C’est une occurrence très intéressante, où le succès commercial vient à l’aide d’une posture antiSystème très sérieuse pour la première fois adopté par le Guardian directement contre la puissance centrale du Système, le cœur de l’“État de Sécurité Nationale” US. Il n’était pas du tout assuré, à notre estime, que le Guardian suive Greenwald, sinon jusqu’au bout, du moins aussi loin qu’il a été, et en ajustant sa stratégie éditoriale aux événements les plus susceptibles d’avoir un retentissement antiSystème (le Spiegel à quelques jours des négociations du marché transatlantique, l’article d’O Globo, au milieu d’un continent sud-américain furieux de l’affaire Morales...). Il n’est d’ailleurs nullement impossible que l’enthousiasme montré par Greenwald dans ses colonnes, pour le journal auquel il collabore, soit une façon habile pour lui d’affirmer la confirmation publique du soutien que lui apporte le Guardian dans son entreprise, et de la verrouiller par conséquent.
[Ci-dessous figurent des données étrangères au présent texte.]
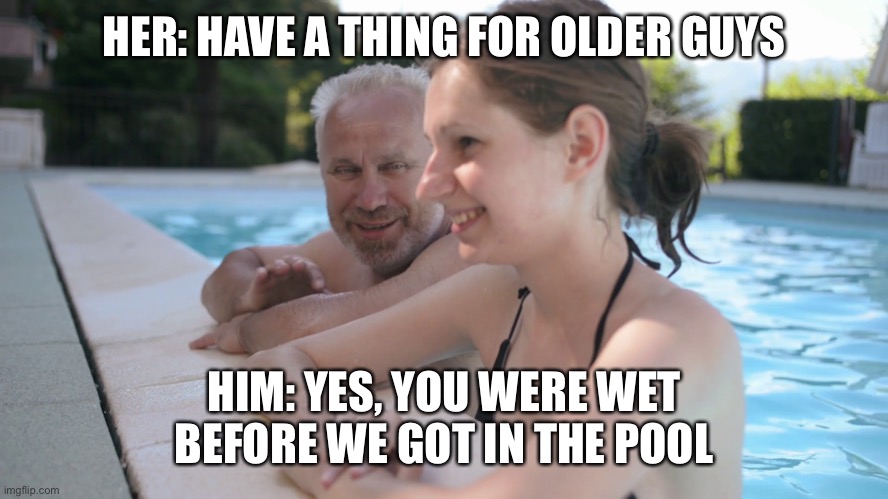 Old man Young girl pool | HER: HAVE A THING FOR OLDER GUYS; HIM: YES, YOU WERE WET BEFORE WE GOT IN THE POOL | image tagged in old man young girl pool | made w/ Imgflip meme maker
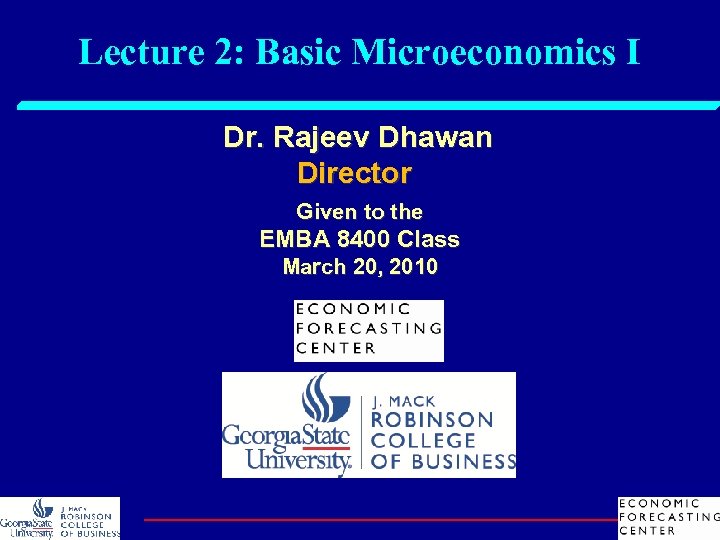 Lecture 2: Basic Microeconomics I Dr. Rajeev Dhawan Director Given to the EMBA 8400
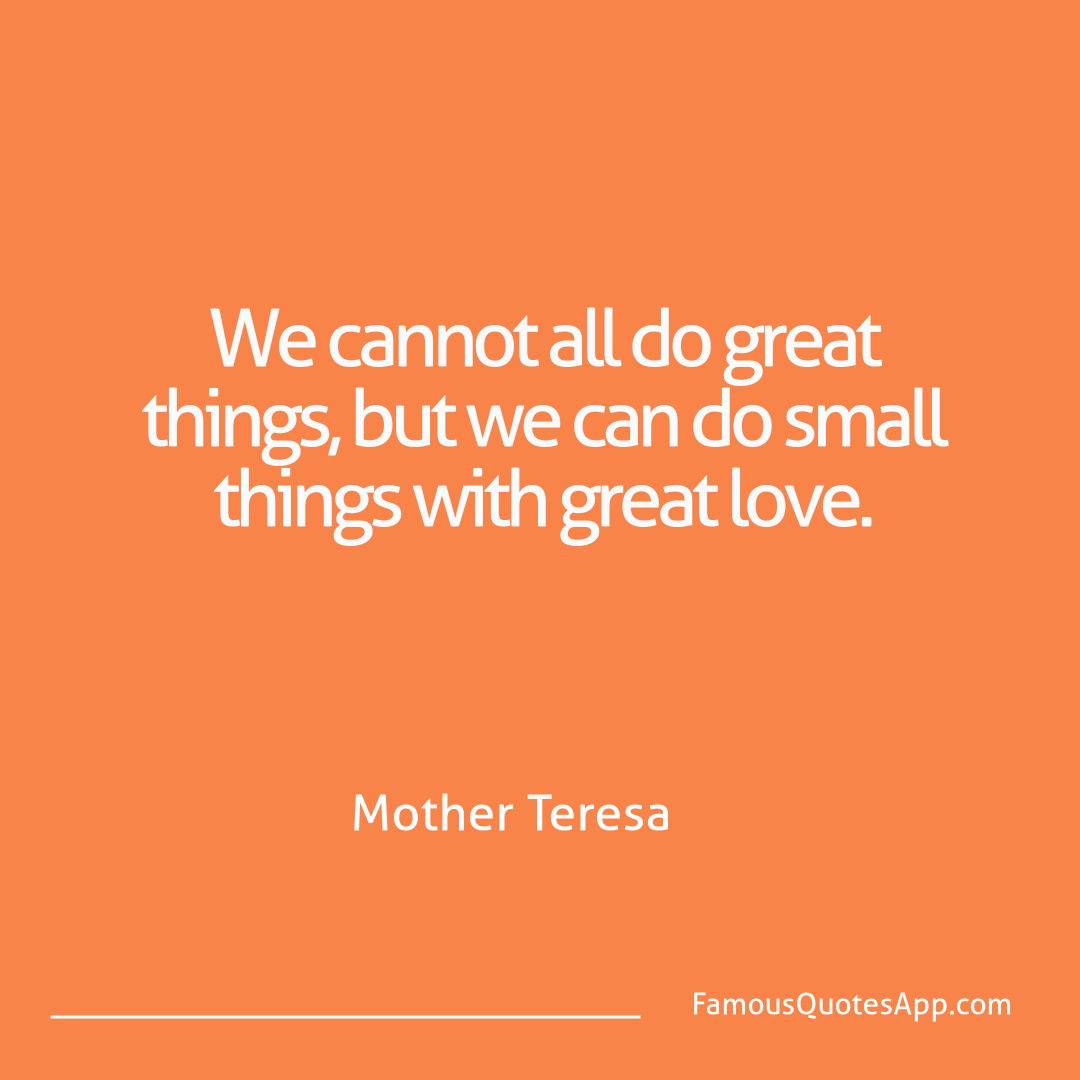 Love Mother Teresa We cannot all do gre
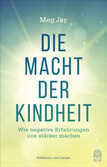Die Macht der Kindheit Die Macht der Kindheit
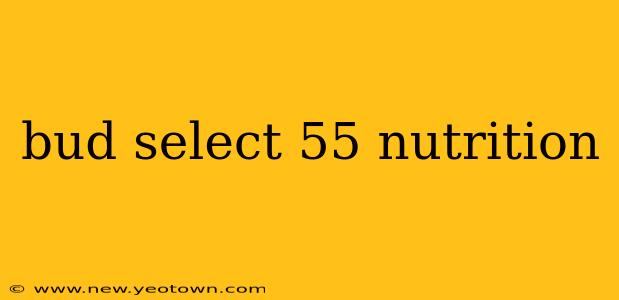 bud select 55 nutrition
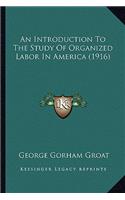 Introduction to the Study of Organized Labor in America (1916)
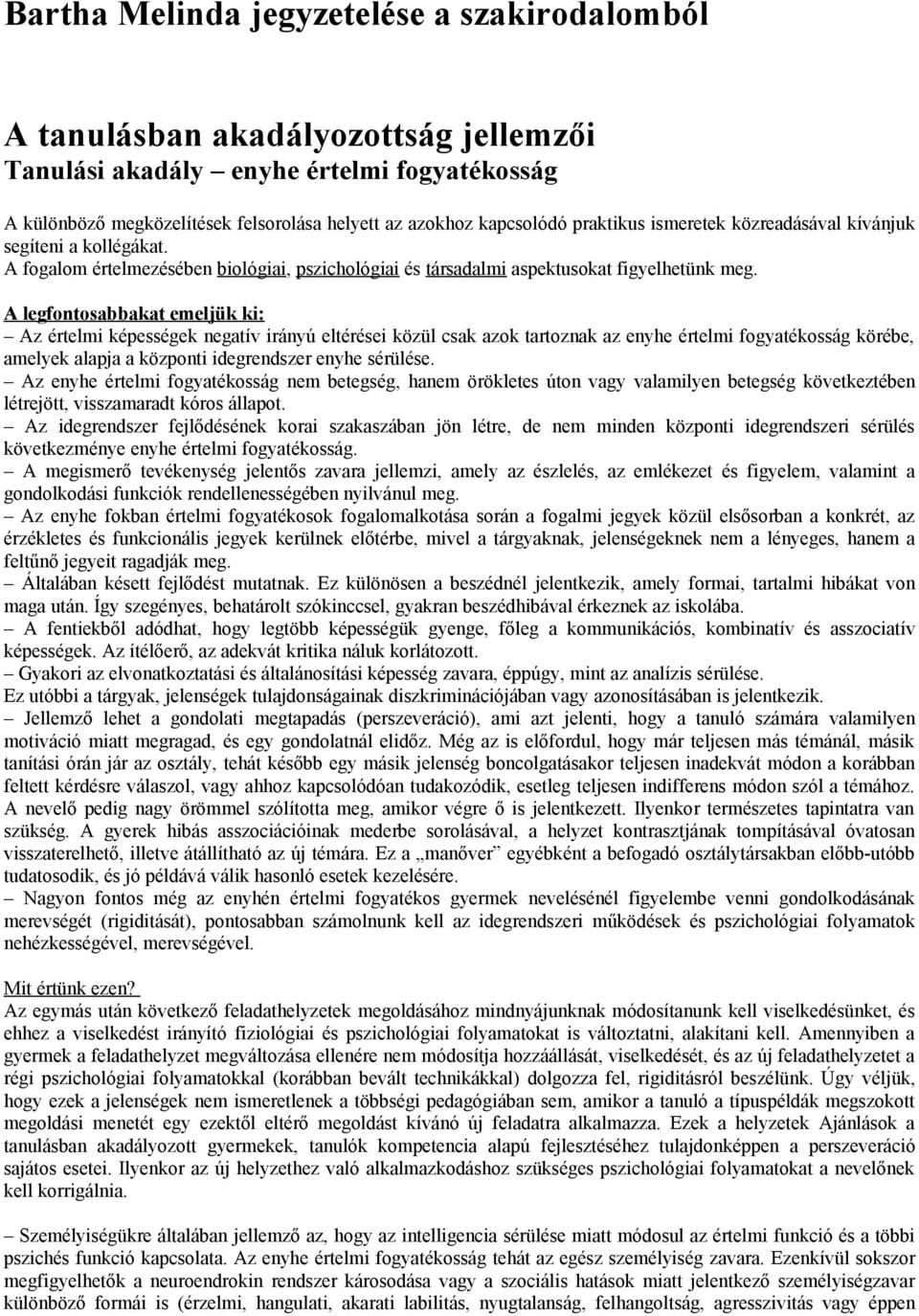 A legfontosabbakat emeljük ki: Az értelmi képességek negatív irányú eltérései közül csak azok tartoznak az enyhe értelmi fogyatékosság körébe, amelyek alapja a központi idegrendszer enyhe sérülése.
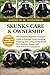 SKUNKS CARE & OWNERSHIP: The Complete Beginner-to-Expert Guide to Raising, Understanding, Training, and Caring for Pet Skunks for a Healthy, Happy, and Well-Behaved Companion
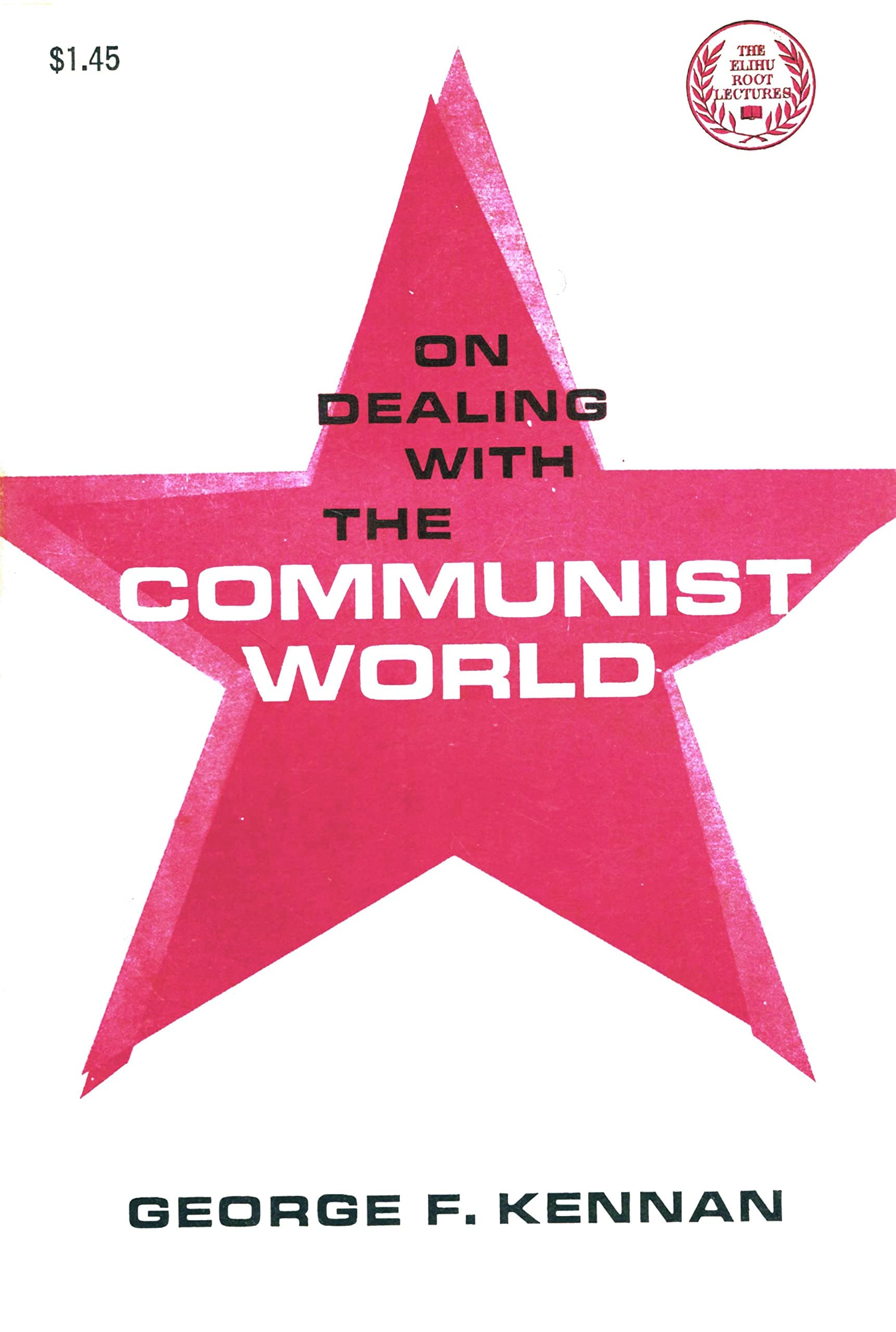 On Dealing with Communist World [Paperback] George F. Kennan by null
C’est un point important, parce qu’il semble de plus en plus évident que Greenwald a un plan sérieux, à long terme, pour l’exploitation du “fonds Snowden”, qu’il entend donc déployer toute une stratégie contre l’ensemble de sécurité nationale washingtonien. Pour cela, il a besoin du soutien puissant et sans réserve du Guardian.

De son côté, le Guardian, semi-pseudo-dissident (ou pseudo-semi dissident, c’est selon), et toujours un pied dans l’establishment, est évidemment emporté par le succès, aussi bien sinon plus que par ses choix idéologiques qui sont aujourd’hui, avec cette affaire, nettement plus marqués qu’à l’habitude. Les “lois du marché” si chéries à Washington concourent donc pour une part non négligeable à alimenter la machinerie lancée contre Washington et les structures de sécurité et de surveillance du Système, – et l’on prendra un moment ou l’autre pour goûter l’ironie. Dans ce cas, les pressions qui ont été exercées sur le Guardian pour qu’il mette une sourdine dans cette affaire ont dû susciter l’effet contraire à celui que les auteurs espéraient : au plus les pressions étaient fortes, au plus le Guardian tenait et ripostait, – et cette même situation peut également être déclinée au présent. Il s’agit d’une remarquable effet blowback... Dans cette complexité des arguments et des emportements divers, c’est-à-dire dans une affaire qui ne répond plus à une seule logique, il se pourrait que l'on aille vraiment très loin dans l’attaque contre le centre washingtonien. Dans ce cas, l’attitude du Guardian, qui deviendrait par simple déplacement des effets splendidement antiSystème, est une illustration de plus, très séduisante d’ailleurs, de l’immense chaos qu’est devenue la vérité du monde, section bloc BAO.